Sezione del documento:
┌────────
La gamification come trend emergente. Il gioco in azienda come motore dello scambio di informazioni e di idee.
Perché Angry Birds non può essere considerato gamification e perché l’app di Domino’s Pizza sì.Ne ho parlato con Massimo Cerofolini in una lunga video intervista.
Eccone un estratto.
*Il metodo inizialmente si chiamava PEOPLE BRANDING. Dal 2020 è diventato AIN’T A GAME.
LA GAMIFICATION, OGGI
Da quando la parola gamification ha fatto la sua prima apparizione in pubblico, – nel 2010 ad opera di Jesse Schell, famoso game designer americano – di strada ne ha fatta parecchia.
L’idea di utilizzare dinamiche prese dal gioco o dalle tecniche di game design per risolvere problemi e creare engagement, è stata adottata in molti contesti e da molte aziende in tutto il mondo, sia internamente che esternamente.
Benché in Italia il fenomeno stia ancora prendendo piede, i suoi vantaggi sono ormai noti, e vanno ben oltre il semplice coinvolgimento.
Le tante esperienze sembrano giungere tutte alla stessa conclusione: sì, si può creare valore, business e strategie giocando!
GAMIFICATION IN AZIENDA: LA CONOSCENZA DIVENTA VALORE
Molte aziende hanno sperimentato la gamification per il lancio di un nuovo prodotto o tecnologia, per definire le strategie e prendere decisioni.
└────────
Dati forniti:
┌────────
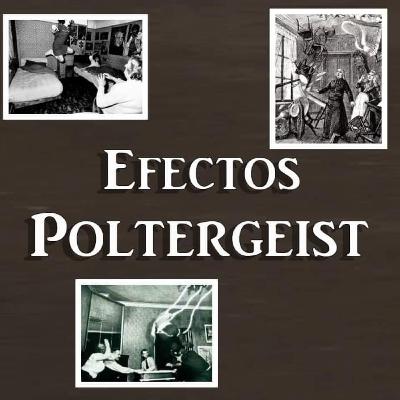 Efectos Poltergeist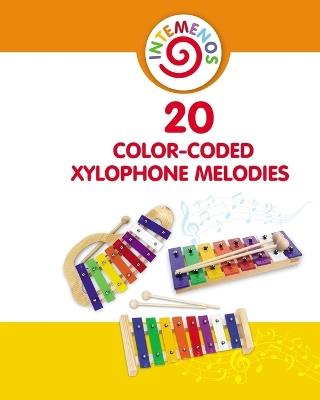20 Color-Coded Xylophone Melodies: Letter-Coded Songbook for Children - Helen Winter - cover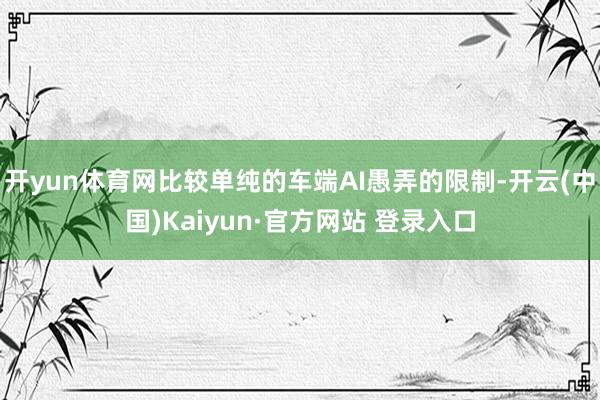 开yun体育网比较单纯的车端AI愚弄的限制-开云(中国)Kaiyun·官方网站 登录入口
└────────
Il compito:
Ricopia senza cambiare nulla il passo del testo sulla gamification che comincia con "La gamification come" e finisce con "AIN’T A GAME.". Le righe riportate sopra non servono.

Ecco la risposta:
La gamification come trend emergente. Il gioco in azienda come motore dello scambio di informazioni e di idee.
Perché Angry Birds non può essere considerato gamification e perché l’app di Domino’s Pizza sì.Ne ho parlato con Massimo Cerofolini in una lunga video intervista.
Eccone un estratto.
*Il metodo inizialmente si chiamava PEOPLE BRANDING. Dal 2020 è diventato AIN’T A GAME.